Nach vier weiteren werde noch gesucht, zwei seien verletzt worden, schrieb Selenski in sozialen Medien. «Es gibt und es kann keine militärische Rechtfertigung geben, um Zivilisten in einem Zugwaggon zu töten», sagte er.
In jedem Land würde ein solcher Angriff als Terrorismus gewertet werden, schrieb Selenski auf der Plattform X. Er forderte mehr Druck auf Russland und dass es für seine Taten bestraft werden müsse. Auch in seiner abendlichen Videobotschaft verlangte er mehr Druck auf die russische Ölindustrie, mit der Kreml seinen Krieg finanziert.
Attacke mit iranischen Drohnen
Selenski zufolge waren mehr als 200 Passagiere in dem angegriffenen Zug. Zuvor hatte der ukrainische Minister für Regionalentwicklung von 291 Passagieren gesprochen, die regionale Staatsanwaltschaft sprach von mehr als 155 Passagieren.

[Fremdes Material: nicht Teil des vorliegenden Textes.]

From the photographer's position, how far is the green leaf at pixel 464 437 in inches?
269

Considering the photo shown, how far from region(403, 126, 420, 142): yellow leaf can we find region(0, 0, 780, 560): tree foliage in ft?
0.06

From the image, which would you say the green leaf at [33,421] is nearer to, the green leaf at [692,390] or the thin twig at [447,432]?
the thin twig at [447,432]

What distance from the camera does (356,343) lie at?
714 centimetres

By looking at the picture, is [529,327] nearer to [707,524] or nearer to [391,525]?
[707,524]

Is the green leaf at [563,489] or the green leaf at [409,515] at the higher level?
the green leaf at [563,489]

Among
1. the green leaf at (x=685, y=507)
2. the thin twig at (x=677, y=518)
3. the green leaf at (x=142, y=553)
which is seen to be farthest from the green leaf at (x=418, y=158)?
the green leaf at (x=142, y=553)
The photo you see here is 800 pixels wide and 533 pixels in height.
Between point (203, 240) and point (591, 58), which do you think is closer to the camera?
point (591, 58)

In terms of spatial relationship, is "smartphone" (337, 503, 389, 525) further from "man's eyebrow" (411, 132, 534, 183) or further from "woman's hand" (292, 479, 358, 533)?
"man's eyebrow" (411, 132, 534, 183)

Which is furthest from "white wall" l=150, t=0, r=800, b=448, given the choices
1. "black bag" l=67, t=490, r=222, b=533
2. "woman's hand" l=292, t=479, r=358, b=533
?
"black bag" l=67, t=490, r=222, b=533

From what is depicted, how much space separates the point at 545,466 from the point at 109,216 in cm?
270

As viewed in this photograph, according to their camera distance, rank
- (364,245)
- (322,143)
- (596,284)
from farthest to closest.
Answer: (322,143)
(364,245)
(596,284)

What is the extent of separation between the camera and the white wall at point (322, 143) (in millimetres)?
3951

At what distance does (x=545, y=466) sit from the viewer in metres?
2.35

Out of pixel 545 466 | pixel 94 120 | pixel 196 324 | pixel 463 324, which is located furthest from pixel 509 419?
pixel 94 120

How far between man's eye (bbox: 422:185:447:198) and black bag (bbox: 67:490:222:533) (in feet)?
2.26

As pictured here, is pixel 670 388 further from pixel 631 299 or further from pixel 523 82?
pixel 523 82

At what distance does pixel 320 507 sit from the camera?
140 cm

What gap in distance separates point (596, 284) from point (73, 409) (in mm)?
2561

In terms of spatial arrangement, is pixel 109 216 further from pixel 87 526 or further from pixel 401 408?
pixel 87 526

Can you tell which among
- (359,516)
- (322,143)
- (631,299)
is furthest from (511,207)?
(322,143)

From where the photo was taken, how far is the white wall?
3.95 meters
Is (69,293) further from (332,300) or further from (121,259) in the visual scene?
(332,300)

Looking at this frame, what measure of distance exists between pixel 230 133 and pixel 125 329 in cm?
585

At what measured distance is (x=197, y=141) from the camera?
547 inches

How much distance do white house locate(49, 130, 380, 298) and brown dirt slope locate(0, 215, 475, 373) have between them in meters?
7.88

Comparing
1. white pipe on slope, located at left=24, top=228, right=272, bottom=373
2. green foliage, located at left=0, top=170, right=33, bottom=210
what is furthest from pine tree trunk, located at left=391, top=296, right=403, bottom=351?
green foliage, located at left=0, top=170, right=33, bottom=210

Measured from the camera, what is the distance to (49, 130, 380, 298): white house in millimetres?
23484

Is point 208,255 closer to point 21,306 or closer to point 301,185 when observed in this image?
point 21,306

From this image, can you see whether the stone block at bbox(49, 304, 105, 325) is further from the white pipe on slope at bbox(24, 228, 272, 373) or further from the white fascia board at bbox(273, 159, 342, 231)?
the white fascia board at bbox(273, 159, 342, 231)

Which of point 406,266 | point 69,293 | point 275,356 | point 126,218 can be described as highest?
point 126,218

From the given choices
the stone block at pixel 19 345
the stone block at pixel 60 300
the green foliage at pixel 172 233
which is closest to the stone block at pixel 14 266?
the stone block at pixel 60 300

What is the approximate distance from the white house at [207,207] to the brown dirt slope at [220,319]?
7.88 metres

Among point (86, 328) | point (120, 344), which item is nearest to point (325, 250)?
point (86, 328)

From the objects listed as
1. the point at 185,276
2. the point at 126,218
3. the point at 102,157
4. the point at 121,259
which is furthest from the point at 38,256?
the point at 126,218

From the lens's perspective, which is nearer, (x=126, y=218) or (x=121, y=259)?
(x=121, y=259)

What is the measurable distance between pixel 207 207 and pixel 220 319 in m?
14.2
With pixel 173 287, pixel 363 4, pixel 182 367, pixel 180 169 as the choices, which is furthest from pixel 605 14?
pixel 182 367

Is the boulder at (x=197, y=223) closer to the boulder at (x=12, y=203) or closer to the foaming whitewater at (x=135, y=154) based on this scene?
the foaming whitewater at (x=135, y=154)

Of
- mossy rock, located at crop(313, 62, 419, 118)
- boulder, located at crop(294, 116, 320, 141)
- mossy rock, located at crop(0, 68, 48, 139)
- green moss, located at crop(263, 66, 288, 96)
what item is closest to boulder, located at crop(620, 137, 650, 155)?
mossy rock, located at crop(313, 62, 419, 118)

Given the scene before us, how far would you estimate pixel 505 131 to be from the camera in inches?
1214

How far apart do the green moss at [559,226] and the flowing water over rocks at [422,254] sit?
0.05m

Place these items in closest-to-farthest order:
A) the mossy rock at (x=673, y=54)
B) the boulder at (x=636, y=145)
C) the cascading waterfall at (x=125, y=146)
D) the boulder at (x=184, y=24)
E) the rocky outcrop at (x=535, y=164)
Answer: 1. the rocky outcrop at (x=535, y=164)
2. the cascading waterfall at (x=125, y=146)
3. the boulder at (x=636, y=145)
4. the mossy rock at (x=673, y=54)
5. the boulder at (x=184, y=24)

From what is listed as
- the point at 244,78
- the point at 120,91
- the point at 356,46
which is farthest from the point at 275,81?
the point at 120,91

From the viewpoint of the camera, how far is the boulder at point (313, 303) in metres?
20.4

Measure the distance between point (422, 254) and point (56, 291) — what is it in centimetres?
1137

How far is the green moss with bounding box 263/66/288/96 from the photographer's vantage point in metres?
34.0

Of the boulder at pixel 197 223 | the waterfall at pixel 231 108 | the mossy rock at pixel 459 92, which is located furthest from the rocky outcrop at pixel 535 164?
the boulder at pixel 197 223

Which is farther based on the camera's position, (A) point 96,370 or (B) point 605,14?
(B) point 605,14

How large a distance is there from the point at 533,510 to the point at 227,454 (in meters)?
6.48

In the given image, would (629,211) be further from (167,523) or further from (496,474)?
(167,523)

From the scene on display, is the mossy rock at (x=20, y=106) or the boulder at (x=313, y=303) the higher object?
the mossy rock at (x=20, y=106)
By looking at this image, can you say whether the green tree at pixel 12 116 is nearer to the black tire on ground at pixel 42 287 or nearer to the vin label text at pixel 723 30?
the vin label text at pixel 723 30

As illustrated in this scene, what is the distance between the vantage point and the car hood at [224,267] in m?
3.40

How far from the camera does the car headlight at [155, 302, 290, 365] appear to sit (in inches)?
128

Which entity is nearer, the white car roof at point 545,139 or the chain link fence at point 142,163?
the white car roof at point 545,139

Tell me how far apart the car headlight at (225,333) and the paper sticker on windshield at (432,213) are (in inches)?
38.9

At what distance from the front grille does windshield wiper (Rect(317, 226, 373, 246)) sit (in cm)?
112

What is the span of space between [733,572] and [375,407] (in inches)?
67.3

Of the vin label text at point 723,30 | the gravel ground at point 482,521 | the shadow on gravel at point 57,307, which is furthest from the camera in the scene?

Drei Drohnen der iranischen Bauart Schahed schlugen vor der Lokomotive und in einem Passagierwaggon ein. Der Zug war auf der Strecke Barwinkowe-Lwiw-Tschop in Richtung Westen unterwegs.
Schon in der Vergangenheit hatte es nach russischen Angriffen immer wieder auch Tote und Schäden im Zugverkehr und an Bahnhöfen der Ukraine gegeben. Nun schilderten ukrainische Behörden einen direkten Angriff auf einen Passagierzug. Russland startete den Krieg vor knapp vier Jahren. Er wird mit unverminderter Härte geführt.